An Exclusive Interview
by Pamela Torres

Brad Jones

“WHY WON’T YOU DIE?!?!?”– Brad Jones in reaction to 1986’s

“Video Violence”

Just recently I got to conduct a one-of-a-kind interview with the Internet’s Number 1 celluloid nerd: Brad Jones, AKA The Cinema Snob! For those of you who have no idea what I’m talking about, grab a bucket of popcorn and a box of Junior Mints for this scoop. Brad is an average Joe from Springfield, Illinois whose brain is an encyclopedia of both good and lousy movie making. Showing off his reputation as the ultimate fan of cult cinema (particularly of hard-to-find videos collecting dust on the horror, martial arts, sexploitation, and sci-fi shelves), he became The Cinema Snob by providing his own sarcastic, R-rated color commentary on possibly the worst pieces of frame-by-frame crap ever to be found on Netflix. I’m talking about a rat-infested cheese-fest of Z-grade movies so poorly written and badly shot that they could make Mike and the talking robots on “Mystery Science Theater 3000” run for their lives and scream bloody murder! I KID YOU NOT! Both comedic and unapologetic, Brad’s jokes about “Slugs,” “Tales from the Quadead Zone,” “Video Violence,” “Ninja Untouchables,” and “Alucarda” give only a small flavoring to
the 60-something web episodes a depressed and geeky outsider can look forward to.

And now without further ado: LIGHTS, CAMERA, ACTION!
PAM: Okay, Brad let’s cut to the chase. Where did you grow up?
Brad: Born and raised in Springfield IL, in fact still live there. For a brief period I lived out in Long Beach, CA, and I did enjoy living there, it was nice not having humidity. But all of my friends are here, and it was just damn near impossible trying to do out there what I do here. I've done 4 full-length movies here in Springfield and there's no way in hell I could have gotten away with that in Long Beach. It would have cost $1 million dollars for the permits alone. It's much more fun being a guerilla filmmaker in the Midwest.

- - - - - - -

Tasks to complete:
a) In the Brad Jones interview, where did Brad live for a short time outside his hometown?
b) Name every movie that the Brad Jones interview says Brad jokes about.
c) Pick up the Brad Jones interview after its last line and keep it going.

- - - - - - -

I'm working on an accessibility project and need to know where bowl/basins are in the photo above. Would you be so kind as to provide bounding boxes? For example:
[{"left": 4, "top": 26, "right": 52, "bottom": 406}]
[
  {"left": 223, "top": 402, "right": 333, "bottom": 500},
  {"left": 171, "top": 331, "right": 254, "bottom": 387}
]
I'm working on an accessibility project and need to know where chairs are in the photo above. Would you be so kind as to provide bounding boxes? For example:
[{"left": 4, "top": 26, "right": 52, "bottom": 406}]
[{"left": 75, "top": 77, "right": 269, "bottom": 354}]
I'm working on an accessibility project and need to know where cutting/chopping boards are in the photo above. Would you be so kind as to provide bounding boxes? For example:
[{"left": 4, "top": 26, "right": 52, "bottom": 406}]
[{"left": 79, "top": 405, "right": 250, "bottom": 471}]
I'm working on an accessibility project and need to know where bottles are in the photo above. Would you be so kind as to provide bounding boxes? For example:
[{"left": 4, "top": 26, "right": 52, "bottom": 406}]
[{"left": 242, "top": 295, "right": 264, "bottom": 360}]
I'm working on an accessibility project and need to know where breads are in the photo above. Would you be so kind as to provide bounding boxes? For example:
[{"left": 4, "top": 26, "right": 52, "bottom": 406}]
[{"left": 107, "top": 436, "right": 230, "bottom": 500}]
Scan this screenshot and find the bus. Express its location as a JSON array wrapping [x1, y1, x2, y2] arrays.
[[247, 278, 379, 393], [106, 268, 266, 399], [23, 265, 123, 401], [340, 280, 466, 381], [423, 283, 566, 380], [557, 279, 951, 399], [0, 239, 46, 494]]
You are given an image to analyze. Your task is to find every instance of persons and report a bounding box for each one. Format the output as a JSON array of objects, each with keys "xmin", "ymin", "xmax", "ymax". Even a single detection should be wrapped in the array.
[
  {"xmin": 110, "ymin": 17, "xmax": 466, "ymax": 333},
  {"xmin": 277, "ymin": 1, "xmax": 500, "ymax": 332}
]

- - - - - - -

Written responses:
a) Long Beach, California.

b) "Slugs," "Tales from the Quadead Zone," "Video Violence," "Ninja Untouchables," and "Alucarda."

c)
PAM: Can you recall what titles you remember seeing in you’re nearest mom & pop video store?
Brad: Definitely! While growing up, I lived in biking distance to the local video store. It was a great store too, Lakeshore Video on Toronto Road. A lot of times I would go there just to hang out with the employees and watch movies. My mom never restricted me on what movies I could or couldn't watch, so I was a horror junkie by the time I could walk. In junior high I'd ride my bike down to the video store and bring home stuff like Bill Lustig's "Maniac," "Driller Killer," "Madman," "Ms 45," and many others. They had a great selection. The first movie I ever bought was "Halloween," and I still have it in the old Media Home Entertainment box. The "Friday the 13ths" were my favorite, so I had all of those collected by the time 7th grade started.
Punk Globe: Just for the sake of asking, did you take any film appreciation classes or anything involving the theater?
Brad: I was in one play as a voice over guy in "The Outsiders," I took a video editing course in Chicago, and I took a film course in High School. It was a private school, so you can imagine how great the teacher was. She actually thought "Texas Chainsaw Massacre" was rated PG. I never took any film appreciation classes; they just never interested me. They're all about "lets try to find the symbolism in Godzilla stomping on Bambi." Honestly, I just wanna watch the damn movie, and I can do that at home for free. Not everything is deeply symbolic.
Punk Globe: Which do you think is better? VHS or DVD?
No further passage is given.